# SHORT TASK
Please rewrite every line of the material below, requests included, scaling it up so that each coordinate in the answers is multiplied by 1.75 and rounded to a whole number, with halves rounded up. Leave the numbers in the requests unchanged.

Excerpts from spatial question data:
============
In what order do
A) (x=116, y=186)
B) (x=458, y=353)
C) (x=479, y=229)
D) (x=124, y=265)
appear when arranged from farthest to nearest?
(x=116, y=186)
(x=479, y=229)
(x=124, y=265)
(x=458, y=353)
============
# COMPLETED EXERCISE
In what order do
A) (x=116, y=186)
B) (x=458, y=353)
C) (x=479, y=229)
D) (x=124, y=265)
appear when arranged from farthest to nearest?
(x=203, y=326)
(x=838, y=401)
(x=217, y=464)
(x=802, y=618)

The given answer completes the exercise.